Se dovessi difendere il genere horror contro i suoi detrattori, quali argomenti useresti?

Credo che il genere horror non abbia bisogno di essere difeso, a parte quello italiano che sembra ormai sparito dalla circolazione, anche se ce ne sono tanti di film indipendenti o meno, prodotti e mai usciti, oppure espatriati per un pubblico estero. L’horror è anche un genere eccezionale perché anche se non dovesse andare benissimo al cinema comunque si riprende con il video noleggio. È un peccato che si manchi di patriottismo di fronte al cinema italiano che negli anni 50-60 ha fatto scuola al cinema estero. Ormai ci siamo limitati solo al cine-panettone, a qualche commedia, ma i film di genere, quelli belli rimangono sempre nascosti. Ce ne sono di registi bravi in Italia che fanno dei film horror di valore ma non si capisce come mai vengono sempre insabbiati. Io non sono un fanatico dell’horror ma credo che a chiunque tu possa chiedere quali siano i registi horror italiani la maggior parte ti dicono Argento, Bava, Deodato, Fulci; mancano le nuove leve che fanno fatica ad emergere oppure che sono conosciuti ma non hanno la stessa visibilità come Bianchini, Lombardi, … . mi dispiace quando si predilige il cinema americano rispetto al nostro perché sembra che noi non siamo capaci a fare niente. Se i capoccioni che pilotano tutto e decidono cosa farci vedere non iniziano a credere e ad azzardare su di noi, il cinema italiano non potrà mai crescere, noi stiamo solo facendo crescere gli altri. Purtroppo o si è appassionati di un genere e allora si cerca, grazie ad internet film di sconosciuti, che possono essere anche dei buoni prodotti, oppure si rimane inconsapevolmente con l’idea che in Italia non si fa niente.

Parlami liberamente del progetto “Co-producers” con il quale è stato finanziato In The Market.

Il “Co-producers” è un progetto serio, innovativo, che aiuta le piccole produzioni a lavorare, perché firmando il contratto in “co-producers” io presto la mia immagine, se sono un attore, oppure il mio servizio, se sono un elettricista o qualsiasi altra persona che lavora nel film, senza ricevere un compendio prestabilito; cioè, se vi sono degli incassi, vengono distribuiti in base a delle percentuali, alle persone che hanno lavorato nel cast del film.

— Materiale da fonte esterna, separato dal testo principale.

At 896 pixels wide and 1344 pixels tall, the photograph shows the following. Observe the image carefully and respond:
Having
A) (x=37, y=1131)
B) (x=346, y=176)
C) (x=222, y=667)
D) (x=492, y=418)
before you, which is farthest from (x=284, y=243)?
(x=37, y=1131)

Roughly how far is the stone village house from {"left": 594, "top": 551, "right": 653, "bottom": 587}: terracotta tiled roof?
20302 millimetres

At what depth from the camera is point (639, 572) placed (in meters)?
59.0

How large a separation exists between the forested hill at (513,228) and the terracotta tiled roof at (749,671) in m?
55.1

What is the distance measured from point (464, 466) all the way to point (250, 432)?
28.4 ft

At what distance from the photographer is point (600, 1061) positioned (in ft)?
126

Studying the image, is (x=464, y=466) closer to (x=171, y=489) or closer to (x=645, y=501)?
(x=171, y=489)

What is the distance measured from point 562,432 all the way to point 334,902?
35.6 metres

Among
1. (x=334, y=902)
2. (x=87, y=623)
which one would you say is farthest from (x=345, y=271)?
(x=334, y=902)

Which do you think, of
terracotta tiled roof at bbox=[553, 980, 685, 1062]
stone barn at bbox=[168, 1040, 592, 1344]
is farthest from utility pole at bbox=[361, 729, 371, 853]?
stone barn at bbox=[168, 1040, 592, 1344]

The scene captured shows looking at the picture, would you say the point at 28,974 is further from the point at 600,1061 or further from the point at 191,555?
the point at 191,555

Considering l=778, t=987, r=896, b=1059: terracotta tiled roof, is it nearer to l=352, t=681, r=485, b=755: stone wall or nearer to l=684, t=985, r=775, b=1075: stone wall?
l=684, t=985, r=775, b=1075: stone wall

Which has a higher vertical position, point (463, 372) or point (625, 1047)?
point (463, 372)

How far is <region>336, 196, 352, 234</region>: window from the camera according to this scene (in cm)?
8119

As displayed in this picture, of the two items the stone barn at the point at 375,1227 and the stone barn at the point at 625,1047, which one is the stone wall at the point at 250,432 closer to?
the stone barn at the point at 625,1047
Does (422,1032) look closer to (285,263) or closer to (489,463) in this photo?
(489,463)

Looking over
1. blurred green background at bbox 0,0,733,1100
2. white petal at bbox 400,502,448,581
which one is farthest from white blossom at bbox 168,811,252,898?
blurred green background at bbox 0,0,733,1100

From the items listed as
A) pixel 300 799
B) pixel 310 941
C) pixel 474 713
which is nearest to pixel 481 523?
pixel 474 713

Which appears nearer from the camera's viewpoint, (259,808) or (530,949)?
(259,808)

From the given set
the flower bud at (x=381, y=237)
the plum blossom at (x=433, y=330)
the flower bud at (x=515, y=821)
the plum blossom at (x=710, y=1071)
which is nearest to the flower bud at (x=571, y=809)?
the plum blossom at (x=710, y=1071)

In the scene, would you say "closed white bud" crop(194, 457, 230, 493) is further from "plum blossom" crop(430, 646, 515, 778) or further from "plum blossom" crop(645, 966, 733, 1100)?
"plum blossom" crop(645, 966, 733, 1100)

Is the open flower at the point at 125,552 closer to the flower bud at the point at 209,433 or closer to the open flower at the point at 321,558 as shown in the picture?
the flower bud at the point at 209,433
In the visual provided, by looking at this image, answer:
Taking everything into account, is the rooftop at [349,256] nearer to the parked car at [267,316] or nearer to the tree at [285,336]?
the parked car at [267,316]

È un azzardo, che puoi fare con persone di cui ti puoi fidare, dove tutti credono nel progetto che si crea. Così è stato concepito In The Market che è stato finanziato maggiormente da noi e anche una piccola parte con l’aiuto di qualche sponsor. Grazie a questo tipo di contratto si sono gettate le basi per dare credibilità al cinema indipendente.